Bloemendaal was initially attracted to working for Kodak, due to a longtime interest in photography. He is a co-founder of The Photographic Historical Society, the oldest such society in the world, which first met in January 1966. He has a collection of more than 250 vintage cameras, including an 1890 Kodak No. 4. He and his wife, Sharon, are active volunteers with the esteemed George Eastman House, International Museum of Photography and Film in Rochester.

The Eastman House is a non-profit museum established in 1947. It has no affiliation with Kodak, and is in no way affected by company stability. The museum has a wealth of Kodak material in its archives and on display; however, it also has artifacts from other inventors and entrepreneurs. It has been established as a National Historic Landmark.

However, the inventor and entrepreneur of its day was unquestionably George Eastman (1854-1932) who was in the forefront of 19th and 20th century technology. Eastman founded the company on his invention of roll film, designed to bring photography to the mainstream.

Using today’s terminology, Eastman effective “shrunk the memory” of the camera to a roll film rather than plates. As a result, more exposures could be made – and ironically, like digital photography today – the camera was easily transported and pictures could easily be processed.

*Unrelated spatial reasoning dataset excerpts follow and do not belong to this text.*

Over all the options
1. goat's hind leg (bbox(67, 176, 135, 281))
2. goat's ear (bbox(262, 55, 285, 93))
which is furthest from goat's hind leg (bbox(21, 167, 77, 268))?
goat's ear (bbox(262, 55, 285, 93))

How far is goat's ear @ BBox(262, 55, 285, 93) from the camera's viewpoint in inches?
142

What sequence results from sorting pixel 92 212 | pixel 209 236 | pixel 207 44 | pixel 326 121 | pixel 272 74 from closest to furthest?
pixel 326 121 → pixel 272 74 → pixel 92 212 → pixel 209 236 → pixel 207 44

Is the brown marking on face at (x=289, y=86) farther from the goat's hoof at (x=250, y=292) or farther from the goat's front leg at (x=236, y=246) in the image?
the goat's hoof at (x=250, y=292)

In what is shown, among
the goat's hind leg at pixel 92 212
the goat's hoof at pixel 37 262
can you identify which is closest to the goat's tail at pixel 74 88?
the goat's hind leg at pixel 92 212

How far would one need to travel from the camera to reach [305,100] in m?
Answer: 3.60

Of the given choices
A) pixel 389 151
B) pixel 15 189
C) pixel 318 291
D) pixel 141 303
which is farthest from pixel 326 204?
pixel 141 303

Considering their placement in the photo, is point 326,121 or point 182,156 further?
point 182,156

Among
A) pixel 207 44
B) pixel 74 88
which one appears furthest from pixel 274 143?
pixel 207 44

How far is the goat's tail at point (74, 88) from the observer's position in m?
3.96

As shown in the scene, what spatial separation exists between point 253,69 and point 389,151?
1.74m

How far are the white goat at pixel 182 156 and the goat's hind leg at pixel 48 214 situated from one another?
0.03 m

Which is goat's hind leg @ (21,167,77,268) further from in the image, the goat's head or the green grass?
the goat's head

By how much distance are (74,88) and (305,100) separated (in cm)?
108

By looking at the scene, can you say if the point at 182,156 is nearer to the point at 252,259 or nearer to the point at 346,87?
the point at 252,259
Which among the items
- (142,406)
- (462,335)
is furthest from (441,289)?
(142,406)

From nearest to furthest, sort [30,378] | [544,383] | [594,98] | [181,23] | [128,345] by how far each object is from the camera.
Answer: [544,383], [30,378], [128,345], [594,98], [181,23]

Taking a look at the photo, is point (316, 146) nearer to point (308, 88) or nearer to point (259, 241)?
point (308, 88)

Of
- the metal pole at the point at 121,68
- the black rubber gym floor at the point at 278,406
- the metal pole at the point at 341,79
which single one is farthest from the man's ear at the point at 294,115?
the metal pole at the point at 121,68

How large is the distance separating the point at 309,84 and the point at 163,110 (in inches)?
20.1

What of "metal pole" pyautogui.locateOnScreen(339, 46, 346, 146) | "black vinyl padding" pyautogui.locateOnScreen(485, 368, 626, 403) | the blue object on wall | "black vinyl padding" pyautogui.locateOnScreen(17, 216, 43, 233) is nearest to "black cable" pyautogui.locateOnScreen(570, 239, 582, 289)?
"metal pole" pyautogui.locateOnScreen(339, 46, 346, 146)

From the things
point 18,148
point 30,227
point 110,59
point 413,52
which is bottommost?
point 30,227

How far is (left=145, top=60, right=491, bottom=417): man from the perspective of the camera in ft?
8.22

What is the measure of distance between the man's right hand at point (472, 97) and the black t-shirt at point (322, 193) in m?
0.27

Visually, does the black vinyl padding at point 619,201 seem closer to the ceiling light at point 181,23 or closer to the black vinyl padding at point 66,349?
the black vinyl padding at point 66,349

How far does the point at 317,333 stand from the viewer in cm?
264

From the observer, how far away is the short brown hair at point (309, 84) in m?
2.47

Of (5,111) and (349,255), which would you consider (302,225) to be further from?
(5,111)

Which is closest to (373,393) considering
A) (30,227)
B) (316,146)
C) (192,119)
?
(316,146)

During Eastman’s tenure, Kodak was an aggressive inventor and marketer. In the magazines of the day, one advertisement explained: “The trademark ’KODAK’ was first applied, in 1888, to a camera manufactured by us and intended for amateur use. It was simply invented – made up from letters of the alphabet to meet our trademark requirements. It was short and euphonious and likely to stick in the public mind, and therefore seemed to us to be admirably adapted to use in exploiting our new product.”

The Kodak No. 1 came loaded with film, making it a ready-to-use tool. In fact, it came with 100 exposures, which photography historian Nancy Martha West estimated was 10 times more photographs than an average middle-class family owned in 1888 – the year the camera was marketed.

“Simply by ’pressing a button,’ advertisements assured the American public, amateur photographers could realize what had been a dominant hope of American culture since the 19th century: the hope of effortless abundance,” West wrote in her 2000 book, Kodak and the Lens of Nostalgia.

For more than 100 years, Kodak has given Americans that “hope of effortless abundance,” going so far as once pushing the advertising jingo: “Let Kodak keep the story.”

Today, seemingly, the story may remain basically the same. But, the messenger has been killed.

These snapshots as a piece of social media – once shared in photo albums (now being found in antique stores and estate auctions) – have been relegated to a newer technology.

In rolling out the Facebook Timeline earlier this year, the new entrepreneur (ironically repeating age-old Kodak advertisements) touts his new format: as “an important next step to help you tell the story of your life.”

“Effortless abundance” still remains the hope. Only the players and technology have changed. Sometimes, the more things change, the more they remain the same.